> _Work required_: Reproduce word for word the lines between the one containing "Raiders_10-20-2011_0354" and the end of the entries below, both inclusive; leave out pictures.

> _Extracted material_:
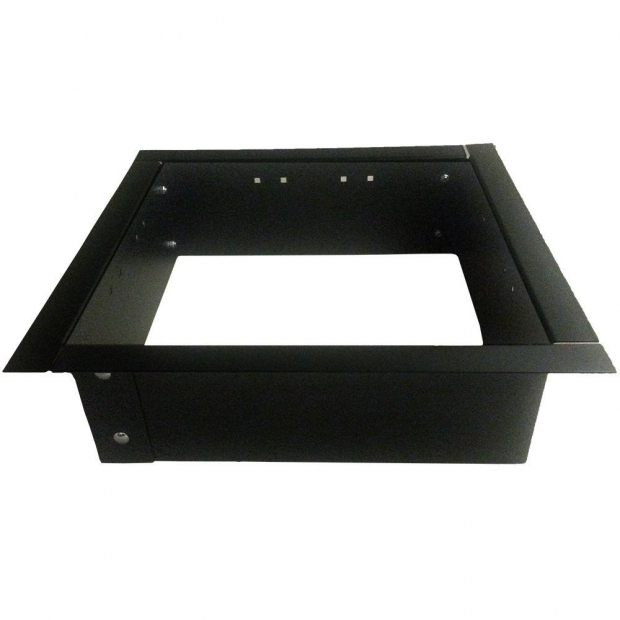 Remarkable Square Fire Pit Insert 24 In Square Fire Pit Insert 417rjt Iq 238 The Home Depot
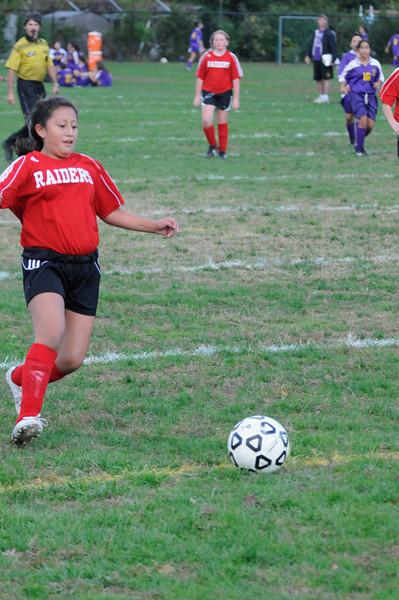 Raiders_10-20-2011_0354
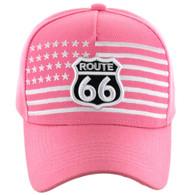 VM186 Route 66 Road Velcro Cap (Solid Light Pink)
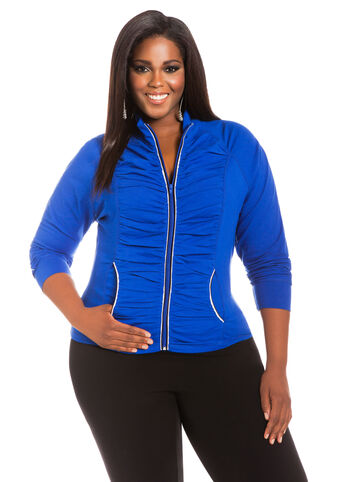 Shirred Active Jacket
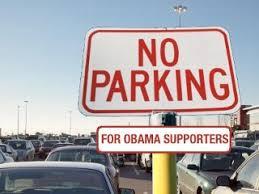 no obama stickers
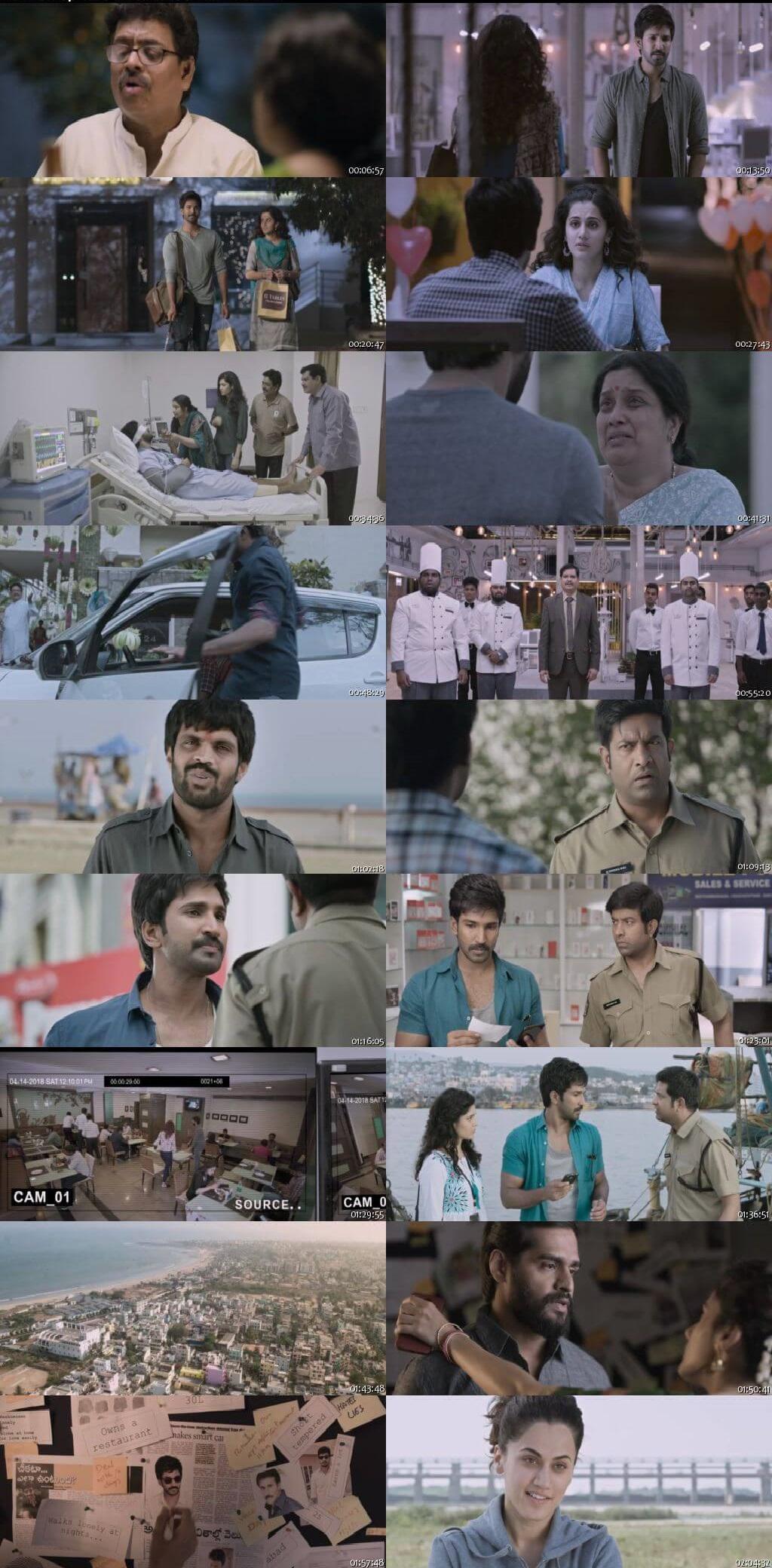 Neevevaro Free Download Neevevaro 2018 300MB Full Movie In Hindi HD 720P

> _Solution to the problem_:
 Raiders_10-20-2011_0354
 VM186 Route 66 Road Velcro Cap (Solid Light Pink)
 Shirred Active Jacket
 no obama stickers
 Neevevaro Free Download Neevevaro 2018 300MB Full Movie In Hindi HD 720P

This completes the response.